1. Es besteht stadtweit ein erhebliches Umwandlungspotenzial und somit für Mieter ein erhebliches Verdrängungsrisiko, da auf Vorrat Abgeschlossenheitsbescheinigungen beantragt wurden. Bei rund 330.000 Wohnungen ist in Berlin die Umwandlung von Miet- in Eigentumswohnungen durch die Erteilung einer Abgeschlossenheitsbescheinigung eingeleitet worden. Bei etwa 200.000 Wohnungen ist die Umwandlung durch Grundbuchumschreibung bereits vollzogen.
2. Die Kriterien Umwandlungspotenzial und Umwandlungsgeschehen seit 1998 sind wegen des Verordnungszweckes höher zu bewerten als die anderen Wohnungsmarktkriterien (Mietwohnungsversorgungsquote 2002, Prognose der Mietwohnungsversorgung 2010, Leerstandsquote, Bruttokaltmiete und Mietbelastungsquote). Dann wären auch andere Bezirke wie Mitte, Steglitz-Zehlendorf und Reinickendorf in die Sperrfrist-Verordnung einzubeziehen. In Mitte war im Jahre 2000 bereits für mehr als jede fünfte Wohnung eine Umwandlung eingeleitet worden (Ortsteile: Mitte 21,5%, Tiergarten 23,1%, Wedding, 14,9%). Ebenso verhält es sich mit Steglitz-Zehlendorf (Ortsteile Steg-litz 22,3%, Zehlendorf 17,9%, Umwandlungsschwerpunkt 1999) und Reinickendorf (Umwandlungsschwerpunkt 1998). Das Umwandlungspotenzial weist für Mitte den zweithöchsten Berliner Wert aus. Allein in den Jahren 1999/2000 wurden in diesem Bezirk 4.060 Umwandlungen eingeleitet, aber im gleichen Zeitraum durch Grundbucheintragung nur 1.973 vollzogen. In Steglitz-Zehlendorf wurden 4.650 eingeleitet und 3.236 vollzogen. (Alle Angaben: Erhebung durch Senatsverwaltung für Stadtentwicklung)
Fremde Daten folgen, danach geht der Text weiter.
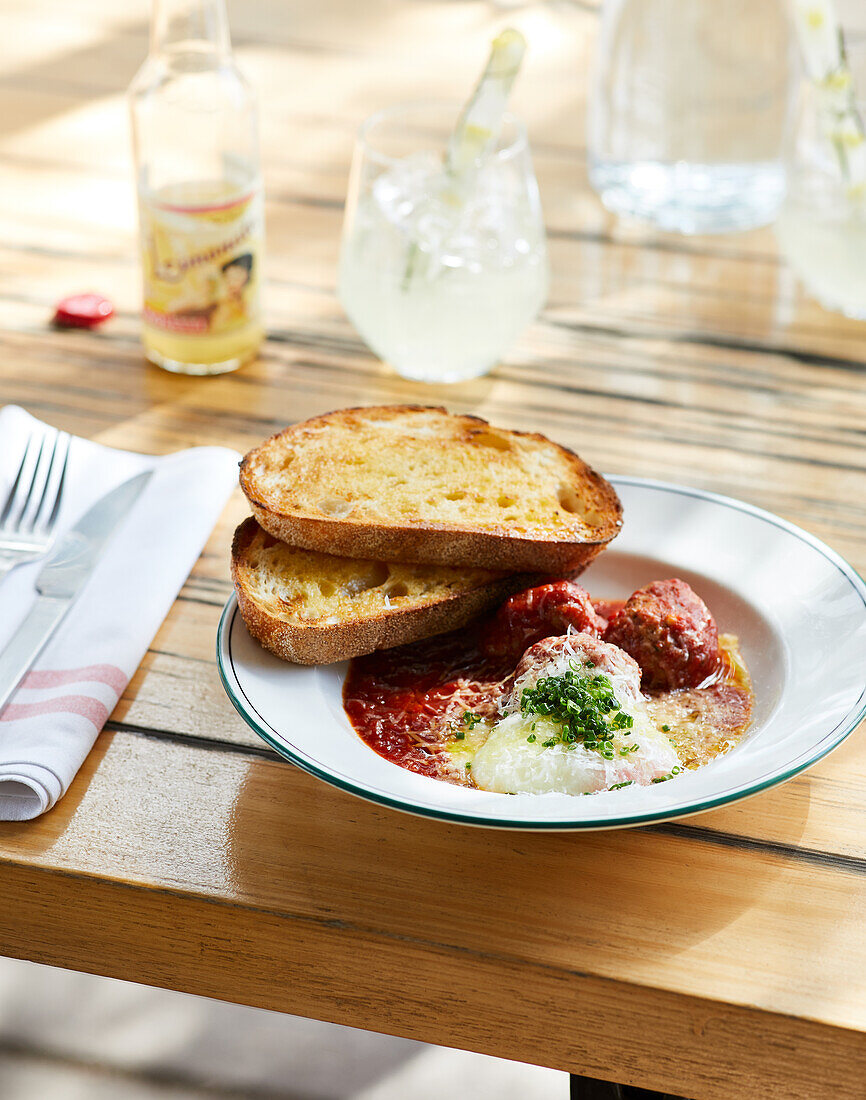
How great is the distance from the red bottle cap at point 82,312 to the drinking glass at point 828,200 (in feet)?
2.73

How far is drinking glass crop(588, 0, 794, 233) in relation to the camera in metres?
1.59

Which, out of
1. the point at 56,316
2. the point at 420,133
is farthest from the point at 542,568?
the point at 56,316

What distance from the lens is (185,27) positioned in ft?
4.30

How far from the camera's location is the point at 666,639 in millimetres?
887

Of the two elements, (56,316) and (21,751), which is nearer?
(21,751)

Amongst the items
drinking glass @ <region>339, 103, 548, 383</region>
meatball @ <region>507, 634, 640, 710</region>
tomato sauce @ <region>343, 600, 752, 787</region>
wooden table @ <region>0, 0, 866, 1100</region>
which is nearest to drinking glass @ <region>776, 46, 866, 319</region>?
wooden table @ <region>0, 0, 866, 1100</region>

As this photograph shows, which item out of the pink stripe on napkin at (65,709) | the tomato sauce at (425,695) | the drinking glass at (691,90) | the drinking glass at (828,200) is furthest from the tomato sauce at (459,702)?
the drinking glass at (691,90)

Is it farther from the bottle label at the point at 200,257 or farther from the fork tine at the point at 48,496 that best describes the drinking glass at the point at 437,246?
the fork tine at the point at 48,496

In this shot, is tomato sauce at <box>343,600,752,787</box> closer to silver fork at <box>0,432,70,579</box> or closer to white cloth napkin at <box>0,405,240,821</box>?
white cloth napkin at <box>0,405,240,821</box>

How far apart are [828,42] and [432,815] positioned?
1052mm

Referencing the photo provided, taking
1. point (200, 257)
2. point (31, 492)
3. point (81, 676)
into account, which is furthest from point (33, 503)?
point (200, 257)

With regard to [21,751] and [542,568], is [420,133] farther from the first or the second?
[21,751]

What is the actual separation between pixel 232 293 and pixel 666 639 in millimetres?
705

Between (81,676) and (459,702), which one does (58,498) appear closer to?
(81,676)
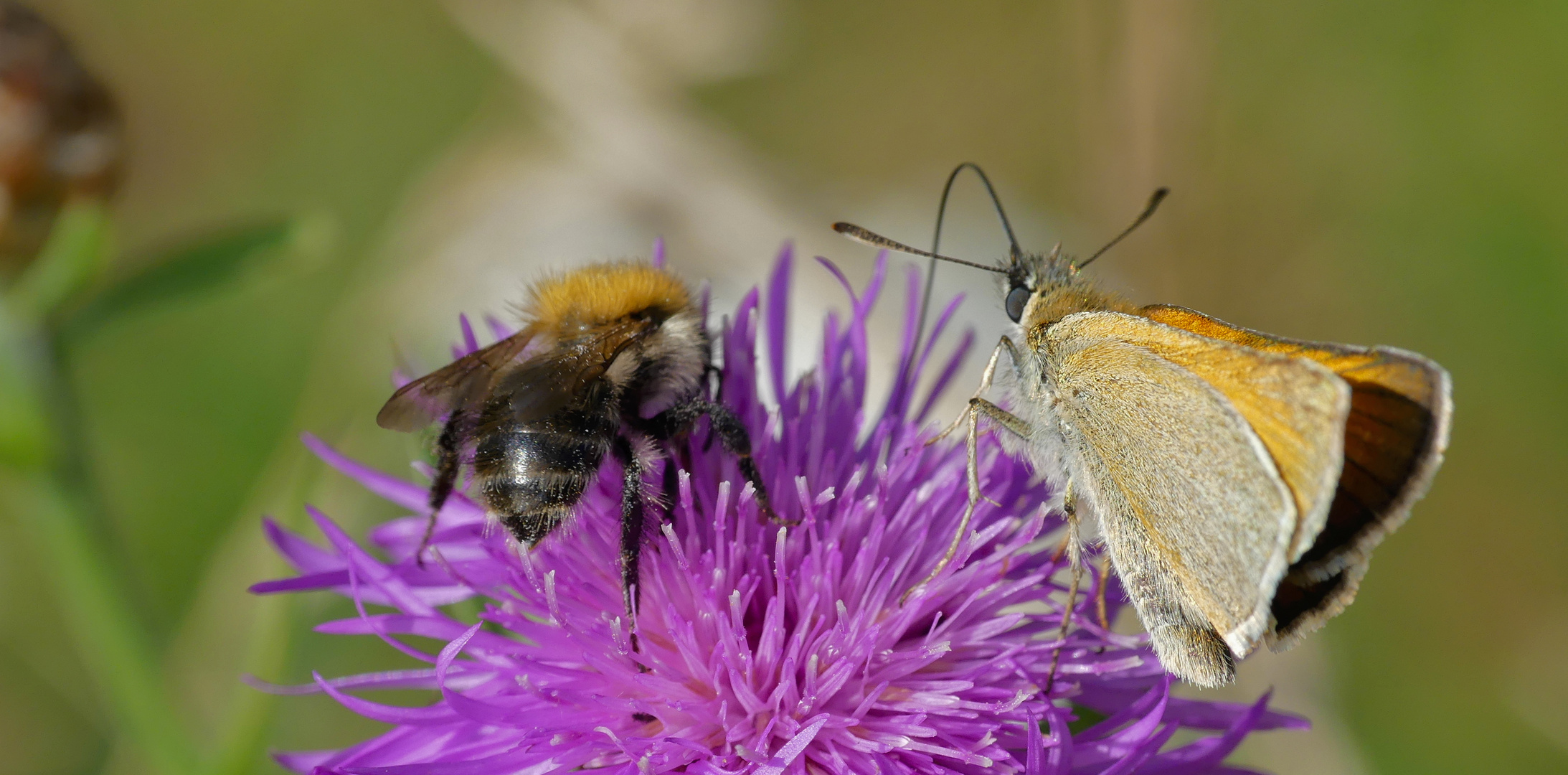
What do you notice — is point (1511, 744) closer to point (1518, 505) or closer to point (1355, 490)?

3. Die Bewertung der Wohnungsmarktkriterien und die Indikatorenfestlegung des Senats sind nicht hinreichend plausibel, zum Beispiel bei der Einschätzung der Mietwohnungsversorgungsquote im Jahr 2010. So ist die Prognose für den Bezirk Steglitz-Zehlendorf (Extrem hohe Versorgungsquote: 108,4%) zweifelhaft, da dies der Bezirk mit der derzeit niedrigsten Leerstandsquote ist.
4. Eine Beschränkung der Verordnung auf lediglich vier Bezirke ist auch rechtlich nicht geboten. Berlin ist das einzige Bundesland, in dem eine Kündigungssperrfristverordnung für Teile der Gemeinde festgelegt ist. Hamburg oder Nordrhein-Westfalen haben z.B. die gesamte Gemeinde festgelegt, auch wenn nur in Teilen die Wohnungsversorgung gefährdet ist.
Dauer der Sperrfrist:
Die Beschränkung der Frist auf sieben Jahre statt möglicher zehn Jahre hält der Berliner Mieterverein e.V. für nicht vertretbar. Die Sperrfrist endet damit in den Umwandlungsobjekten aus der Zeit des Umwandlungsbooms von Mitte bis Ende der 90er Jahre am 31.8.04. Ab 1.9.2004 sind nun in zahlreichen Objekten, die von 1994 bis 1997 umgewandelt und veräußert wurden, Kündigungen wegen Eigenbedarfs oder Hinderung angemessener wirtschaftlicher Verwertung zulässig.
Mietertipps:
- Die Kündigungssperrfrist beginnt zu laufen, wenn nach der Umwandlung in eine Eigentumswohnung die Wohnung verkauft wird und der erste Erwerber als neuer Eigentümer in das Grundbuch eingetragen ist. Veräußerungen an weitere Erwerber lösen die Sperrfrist nicht noch einmal aus, vielmehr ist die gegen den Ersterwerber verstrichene Frist zu Gunsten des folgenden Erwerbers anzurechnen.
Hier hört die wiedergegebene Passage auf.